__WRITTEN TASK__
Can you reproduce the data word for word, starting with the line containing "Considering the items" and going on through the last line of the data?

__GIVEN RECORDS__
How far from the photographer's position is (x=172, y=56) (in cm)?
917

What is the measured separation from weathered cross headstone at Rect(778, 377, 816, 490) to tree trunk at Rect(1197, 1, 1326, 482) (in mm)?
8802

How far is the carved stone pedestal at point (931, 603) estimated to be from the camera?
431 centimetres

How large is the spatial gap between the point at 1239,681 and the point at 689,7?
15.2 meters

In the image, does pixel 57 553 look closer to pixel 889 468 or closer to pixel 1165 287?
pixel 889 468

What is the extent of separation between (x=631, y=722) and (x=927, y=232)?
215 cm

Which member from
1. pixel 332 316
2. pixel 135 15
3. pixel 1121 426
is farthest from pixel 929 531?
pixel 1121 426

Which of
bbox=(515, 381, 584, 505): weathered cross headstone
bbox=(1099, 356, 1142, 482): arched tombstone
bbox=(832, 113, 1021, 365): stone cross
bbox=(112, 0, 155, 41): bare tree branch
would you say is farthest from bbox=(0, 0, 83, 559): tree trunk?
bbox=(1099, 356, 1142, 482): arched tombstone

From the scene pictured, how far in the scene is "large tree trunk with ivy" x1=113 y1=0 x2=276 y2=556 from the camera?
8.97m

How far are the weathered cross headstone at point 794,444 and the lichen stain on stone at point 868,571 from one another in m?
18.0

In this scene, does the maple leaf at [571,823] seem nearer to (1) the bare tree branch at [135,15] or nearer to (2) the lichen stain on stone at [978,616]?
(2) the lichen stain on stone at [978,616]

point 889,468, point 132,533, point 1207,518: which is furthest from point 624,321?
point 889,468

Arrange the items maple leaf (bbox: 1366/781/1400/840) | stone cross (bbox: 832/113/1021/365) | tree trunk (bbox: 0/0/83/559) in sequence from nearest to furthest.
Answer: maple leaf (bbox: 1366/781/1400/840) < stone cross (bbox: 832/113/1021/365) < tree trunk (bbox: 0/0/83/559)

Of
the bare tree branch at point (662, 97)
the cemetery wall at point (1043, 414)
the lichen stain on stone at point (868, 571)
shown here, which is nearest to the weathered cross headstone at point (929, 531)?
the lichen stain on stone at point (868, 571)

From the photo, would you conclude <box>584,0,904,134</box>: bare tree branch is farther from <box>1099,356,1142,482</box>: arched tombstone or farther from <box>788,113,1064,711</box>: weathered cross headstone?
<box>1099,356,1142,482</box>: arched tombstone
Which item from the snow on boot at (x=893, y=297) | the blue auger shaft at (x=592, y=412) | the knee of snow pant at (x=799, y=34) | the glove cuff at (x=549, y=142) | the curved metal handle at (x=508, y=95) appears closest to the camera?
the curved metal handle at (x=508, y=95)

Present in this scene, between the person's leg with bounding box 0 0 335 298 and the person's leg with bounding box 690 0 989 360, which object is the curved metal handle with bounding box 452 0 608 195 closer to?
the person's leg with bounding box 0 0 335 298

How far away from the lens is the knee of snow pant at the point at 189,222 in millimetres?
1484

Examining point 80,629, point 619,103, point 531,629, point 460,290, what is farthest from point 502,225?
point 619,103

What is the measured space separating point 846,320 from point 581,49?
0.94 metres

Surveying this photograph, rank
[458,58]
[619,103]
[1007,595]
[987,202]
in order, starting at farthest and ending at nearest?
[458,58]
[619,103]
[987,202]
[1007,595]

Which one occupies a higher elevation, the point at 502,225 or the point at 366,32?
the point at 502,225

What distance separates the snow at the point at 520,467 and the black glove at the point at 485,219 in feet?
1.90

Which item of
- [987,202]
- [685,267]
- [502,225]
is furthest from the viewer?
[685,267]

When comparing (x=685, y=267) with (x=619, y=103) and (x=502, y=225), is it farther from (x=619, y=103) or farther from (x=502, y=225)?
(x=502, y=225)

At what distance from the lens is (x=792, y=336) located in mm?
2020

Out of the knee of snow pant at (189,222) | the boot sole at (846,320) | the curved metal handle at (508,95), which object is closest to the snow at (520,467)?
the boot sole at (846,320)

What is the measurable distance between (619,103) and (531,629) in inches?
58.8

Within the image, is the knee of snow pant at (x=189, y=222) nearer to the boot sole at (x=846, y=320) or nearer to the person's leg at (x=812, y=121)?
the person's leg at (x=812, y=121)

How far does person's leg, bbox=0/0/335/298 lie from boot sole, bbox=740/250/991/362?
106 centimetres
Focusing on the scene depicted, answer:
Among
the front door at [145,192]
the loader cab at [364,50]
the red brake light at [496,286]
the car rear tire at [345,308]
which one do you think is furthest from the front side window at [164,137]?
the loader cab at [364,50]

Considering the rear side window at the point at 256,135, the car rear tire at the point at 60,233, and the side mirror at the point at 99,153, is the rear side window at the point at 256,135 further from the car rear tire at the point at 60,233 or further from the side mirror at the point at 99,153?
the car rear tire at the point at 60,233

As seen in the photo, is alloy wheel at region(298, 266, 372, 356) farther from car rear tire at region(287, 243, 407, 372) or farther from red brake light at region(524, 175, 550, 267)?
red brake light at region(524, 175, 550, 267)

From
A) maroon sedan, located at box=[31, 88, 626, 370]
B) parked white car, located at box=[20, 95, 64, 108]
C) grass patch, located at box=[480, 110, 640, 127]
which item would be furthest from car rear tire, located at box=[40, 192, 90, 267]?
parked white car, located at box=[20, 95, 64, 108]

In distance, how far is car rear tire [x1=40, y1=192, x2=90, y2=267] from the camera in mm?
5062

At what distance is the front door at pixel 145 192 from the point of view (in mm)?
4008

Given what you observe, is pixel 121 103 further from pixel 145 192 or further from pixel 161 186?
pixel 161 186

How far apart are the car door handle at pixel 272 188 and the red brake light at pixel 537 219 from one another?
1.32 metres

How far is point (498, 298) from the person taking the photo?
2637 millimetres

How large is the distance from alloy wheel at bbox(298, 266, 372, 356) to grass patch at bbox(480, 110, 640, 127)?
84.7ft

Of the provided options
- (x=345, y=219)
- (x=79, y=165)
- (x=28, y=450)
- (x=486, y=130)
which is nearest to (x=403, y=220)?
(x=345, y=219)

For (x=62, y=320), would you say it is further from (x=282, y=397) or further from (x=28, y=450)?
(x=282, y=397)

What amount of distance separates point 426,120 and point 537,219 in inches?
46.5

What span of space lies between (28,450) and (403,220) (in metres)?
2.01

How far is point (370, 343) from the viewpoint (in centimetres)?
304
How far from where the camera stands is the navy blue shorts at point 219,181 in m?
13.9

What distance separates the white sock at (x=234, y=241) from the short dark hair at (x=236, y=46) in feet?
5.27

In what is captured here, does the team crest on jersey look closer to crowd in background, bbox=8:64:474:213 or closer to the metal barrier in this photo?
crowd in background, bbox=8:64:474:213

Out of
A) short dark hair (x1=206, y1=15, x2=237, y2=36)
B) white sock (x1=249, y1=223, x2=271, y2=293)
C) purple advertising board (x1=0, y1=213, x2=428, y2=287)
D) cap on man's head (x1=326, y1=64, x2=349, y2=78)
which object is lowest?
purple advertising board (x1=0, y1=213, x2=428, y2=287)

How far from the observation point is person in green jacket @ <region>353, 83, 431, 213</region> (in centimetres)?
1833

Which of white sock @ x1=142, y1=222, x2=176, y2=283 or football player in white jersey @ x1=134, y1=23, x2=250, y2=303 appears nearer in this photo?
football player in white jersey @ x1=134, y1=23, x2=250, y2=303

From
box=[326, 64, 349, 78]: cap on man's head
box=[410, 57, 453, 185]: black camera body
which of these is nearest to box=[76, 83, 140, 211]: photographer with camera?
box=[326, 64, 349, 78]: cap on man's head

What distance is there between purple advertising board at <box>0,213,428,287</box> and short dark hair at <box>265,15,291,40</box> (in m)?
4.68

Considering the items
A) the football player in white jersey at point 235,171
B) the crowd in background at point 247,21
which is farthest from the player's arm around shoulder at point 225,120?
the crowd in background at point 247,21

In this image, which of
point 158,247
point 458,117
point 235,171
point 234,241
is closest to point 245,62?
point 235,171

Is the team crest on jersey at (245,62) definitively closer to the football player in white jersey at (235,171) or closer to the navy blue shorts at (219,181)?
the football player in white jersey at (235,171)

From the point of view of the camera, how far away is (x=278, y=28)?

__ANSWER__
Considering the items
A) the football player in white jersey at point 235,171
B) the crowd in background at point 247,21
which is farthest from the player's arm around shoulder at point 225,120?
the crowd in background at point 247,21

In this image, which of
point 158,247
point 458,117
point 235,171
point 234,241
is closest to point 245,62?
point 235,171

Is the team crest on jersey at (245,62) definitively closer to the football player in white jersey at (235,171) or closer to the navy blue shorts at (219,181)?
the football player in white jersey at (235,171)

From the point of view of the camera, how far away is (x=278, y=28)?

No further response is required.